| DATA EXTRACT |
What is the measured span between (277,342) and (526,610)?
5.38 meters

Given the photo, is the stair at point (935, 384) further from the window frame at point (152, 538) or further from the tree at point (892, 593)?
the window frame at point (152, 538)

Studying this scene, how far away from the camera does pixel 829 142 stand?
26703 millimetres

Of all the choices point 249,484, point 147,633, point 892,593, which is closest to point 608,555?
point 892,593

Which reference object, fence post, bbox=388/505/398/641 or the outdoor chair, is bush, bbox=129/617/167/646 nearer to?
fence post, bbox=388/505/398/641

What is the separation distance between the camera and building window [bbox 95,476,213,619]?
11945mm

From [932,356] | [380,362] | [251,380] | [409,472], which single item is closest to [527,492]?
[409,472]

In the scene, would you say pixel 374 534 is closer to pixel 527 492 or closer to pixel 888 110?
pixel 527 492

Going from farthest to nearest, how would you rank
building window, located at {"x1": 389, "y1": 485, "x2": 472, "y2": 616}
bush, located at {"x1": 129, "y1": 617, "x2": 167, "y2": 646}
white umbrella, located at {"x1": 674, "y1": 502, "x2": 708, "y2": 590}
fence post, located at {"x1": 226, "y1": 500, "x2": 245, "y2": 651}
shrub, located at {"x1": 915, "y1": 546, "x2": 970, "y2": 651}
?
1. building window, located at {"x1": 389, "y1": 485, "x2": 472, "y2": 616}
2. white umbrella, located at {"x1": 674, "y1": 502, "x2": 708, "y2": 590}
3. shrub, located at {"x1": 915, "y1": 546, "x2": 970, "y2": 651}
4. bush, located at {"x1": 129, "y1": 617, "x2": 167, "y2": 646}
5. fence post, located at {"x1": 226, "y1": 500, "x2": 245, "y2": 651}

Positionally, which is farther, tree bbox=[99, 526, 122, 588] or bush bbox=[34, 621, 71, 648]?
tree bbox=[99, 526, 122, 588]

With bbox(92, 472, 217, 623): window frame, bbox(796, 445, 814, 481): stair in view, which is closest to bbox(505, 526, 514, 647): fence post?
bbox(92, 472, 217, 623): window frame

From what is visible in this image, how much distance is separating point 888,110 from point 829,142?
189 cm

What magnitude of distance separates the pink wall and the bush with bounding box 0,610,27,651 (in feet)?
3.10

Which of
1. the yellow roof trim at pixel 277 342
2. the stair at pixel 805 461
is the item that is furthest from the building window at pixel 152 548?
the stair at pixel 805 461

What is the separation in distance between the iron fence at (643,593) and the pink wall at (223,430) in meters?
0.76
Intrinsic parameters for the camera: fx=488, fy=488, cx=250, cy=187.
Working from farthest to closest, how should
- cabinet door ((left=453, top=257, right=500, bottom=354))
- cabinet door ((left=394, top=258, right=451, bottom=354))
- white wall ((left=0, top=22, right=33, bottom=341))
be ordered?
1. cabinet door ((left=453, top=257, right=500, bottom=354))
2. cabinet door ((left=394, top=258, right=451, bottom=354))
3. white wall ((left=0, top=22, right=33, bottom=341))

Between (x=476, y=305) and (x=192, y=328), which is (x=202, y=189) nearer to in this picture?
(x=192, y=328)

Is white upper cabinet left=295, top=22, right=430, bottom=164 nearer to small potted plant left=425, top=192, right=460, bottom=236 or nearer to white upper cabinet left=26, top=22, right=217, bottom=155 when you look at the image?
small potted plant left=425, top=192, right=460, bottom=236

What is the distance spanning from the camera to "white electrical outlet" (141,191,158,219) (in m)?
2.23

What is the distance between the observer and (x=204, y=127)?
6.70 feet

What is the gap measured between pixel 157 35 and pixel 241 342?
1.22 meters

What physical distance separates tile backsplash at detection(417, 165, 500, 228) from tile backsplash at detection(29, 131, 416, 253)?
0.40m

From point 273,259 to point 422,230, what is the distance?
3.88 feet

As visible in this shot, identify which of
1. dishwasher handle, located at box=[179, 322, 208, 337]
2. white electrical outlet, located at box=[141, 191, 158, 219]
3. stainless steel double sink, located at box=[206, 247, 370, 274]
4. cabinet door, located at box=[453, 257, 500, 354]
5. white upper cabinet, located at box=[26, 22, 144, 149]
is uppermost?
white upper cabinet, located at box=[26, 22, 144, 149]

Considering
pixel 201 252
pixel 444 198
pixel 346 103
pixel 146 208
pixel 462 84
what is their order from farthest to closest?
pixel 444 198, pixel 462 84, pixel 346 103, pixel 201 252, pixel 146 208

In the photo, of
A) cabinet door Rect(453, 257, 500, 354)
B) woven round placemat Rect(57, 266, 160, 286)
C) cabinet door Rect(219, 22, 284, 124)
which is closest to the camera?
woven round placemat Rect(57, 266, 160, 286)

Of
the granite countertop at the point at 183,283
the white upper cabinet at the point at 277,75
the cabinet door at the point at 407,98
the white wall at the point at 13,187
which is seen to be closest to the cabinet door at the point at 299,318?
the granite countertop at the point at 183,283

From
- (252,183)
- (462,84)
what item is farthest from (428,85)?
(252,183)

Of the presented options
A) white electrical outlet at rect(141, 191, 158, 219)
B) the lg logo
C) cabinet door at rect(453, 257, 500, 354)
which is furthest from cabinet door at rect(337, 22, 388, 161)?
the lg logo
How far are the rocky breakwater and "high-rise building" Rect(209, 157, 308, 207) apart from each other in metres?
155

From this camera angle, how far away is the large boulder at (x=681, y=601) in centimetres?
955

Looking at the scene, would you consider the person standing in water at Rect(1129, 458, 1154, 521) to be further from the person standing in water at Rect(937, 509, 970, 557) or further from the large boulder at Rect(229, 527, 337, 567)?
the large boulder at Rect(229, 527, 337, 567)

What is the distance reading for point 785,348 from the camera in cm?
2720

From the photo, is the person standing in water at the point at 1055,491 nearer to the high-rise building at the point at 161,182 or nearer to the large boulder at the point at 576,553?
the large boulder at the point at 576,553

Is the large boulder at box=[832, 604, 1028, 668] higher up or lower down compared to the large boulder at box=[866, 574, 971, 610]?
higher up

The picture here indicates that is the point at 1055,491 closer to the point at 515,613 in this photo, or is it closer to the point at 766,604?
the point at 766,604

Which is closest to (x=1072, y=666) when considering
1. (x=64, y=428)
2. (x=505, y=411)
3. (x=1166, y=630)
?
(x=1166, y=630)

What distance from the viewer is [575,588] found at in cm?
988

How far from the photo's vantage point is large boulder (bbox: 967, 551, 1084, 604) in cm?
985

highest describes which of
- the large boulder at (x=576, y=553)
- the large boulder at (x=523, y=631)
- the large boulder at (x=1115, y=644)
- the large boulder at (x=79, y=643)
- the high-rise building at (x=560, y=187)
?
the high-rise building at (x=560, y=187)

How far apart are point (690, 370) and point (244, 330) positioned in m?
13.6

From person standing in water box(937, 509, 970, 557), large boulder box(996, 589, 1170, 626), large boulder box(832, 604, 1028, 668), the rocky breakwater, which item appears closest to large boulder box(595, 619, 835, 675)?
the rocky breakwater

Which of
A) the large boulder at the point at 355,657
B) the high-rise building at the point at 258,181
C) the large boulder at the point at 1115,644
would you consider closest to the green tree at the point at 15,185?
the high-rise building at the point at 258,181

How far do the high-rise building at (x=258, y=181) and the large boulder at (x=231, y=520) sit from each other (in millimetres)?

| TASK INSTRUCTIONS |
In the records, take the lines from the line with "What is the separation in" up to and including the line with "3. white wall". Write only those lines out again with "separation" switched to "gap" and everything else left as it is.

| RESULT OF THIS EXERCISE |
What is the gap in distance between the iron fence at (643,593) and the pink wall at (223,430) in meters?
0.76
Intrinsic parameters for the camera: fx=488, fy=488, cx=250, cy=187.
Working from farthest to closest, how should
- cabinet door ((left=453, top=257, right=500, bottom=354))
- cabinet door ((left=394, top=258, right=451, bottom=354))
- white wall ((left=0, top=22, right=33, bottom=341))
be ordered?
1. cabinet door ((left=453, top=257, right=500, bottom=354))
2. cabinet door ((left=394, top=258, right=451, bottom=354))
3. white wall ((left=0, top=22, right=33, bottom=341))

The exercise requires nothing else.